Text
>>>

For the uninitiated, Steampunk is a subgenre of Sci Fi, and one that has many explanations. My take on this quirky and slightly wonderful “thing” is to imagine the console of the Tardis, add the League of Extraordinary Gentlemen and plonk it all into a late Industrial Revolution setting (London or the Wild West). I think the best summing up of it comes from The Ministry of Peculiar Occurrences, who state “if Jules Verne or H.G. Wells were writing their science fiction today, it would be considered “steampunk”.
When I first looked at this genre, I had trouble getting it – much like the first time I picked up a Terry Pratchett book, but I have since become a convert, and I am now considering an entire wardrobe change as a result. Reviewing Steampunk book covers has also proved more difficult than the other genres; mainly because there is no right or wrong. Steampunk continues to evolve, and so therefore does reader taste and the art associated with it. To that end, I have decided that there are no bad Steampunk covers – just lots of different ones. Here are some to whet your appetite.

<<<

Task 1
Answer these questions using the passage on Steampunk:
(a) Which source does the writer credit with the best summing up of Steampunk?
(b) Whose book does the writer name as one that was also hard to get at first?
(c) What main reason does the writer give for Steampunk covers being harder to review than other genres?
Task 2
Extend the passage on Steampunk book covers, beginning after its final sentence.

Collected data
>>>

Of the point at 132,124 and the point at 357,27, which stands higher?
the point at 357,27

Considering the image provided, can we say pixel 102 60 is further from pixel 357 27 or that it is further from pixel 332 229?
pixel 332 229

<<<

Final result 1
(a) The Ministry of Peculiar Occurrences
(b) Terry Pratchett's
(c) There is no right or wrong.

Final result 2
The Affinity Bridge
I absolutely love this cover, because it tells it all. The wonderful border leaves the reader in no doubt of the genre with its gear-wheel gadgetry, and the Airship tells us that this is classic Steampunk. The hues are just perfect, evocative of what we imagine to be the grittiness of Victorian London’s atmosphere, and the city view at the bottom of the cover confirms this. The flipside then whets the appetite further, and I for one am intrigued to know just how Queen Victoria is being kept alive by a primitive life support system. But wait; there’s more! Clockwork Automatons (robots) that carry out the tasks of the police, media and the law, and the all essential supernatural baddie strangling poor Victorian folk. This book epitomises Steampunk on both sides of its cover, and cannot fail to impress those enamoured of the genre.
Scott Westerfield & Keith Thompson (Illustrator)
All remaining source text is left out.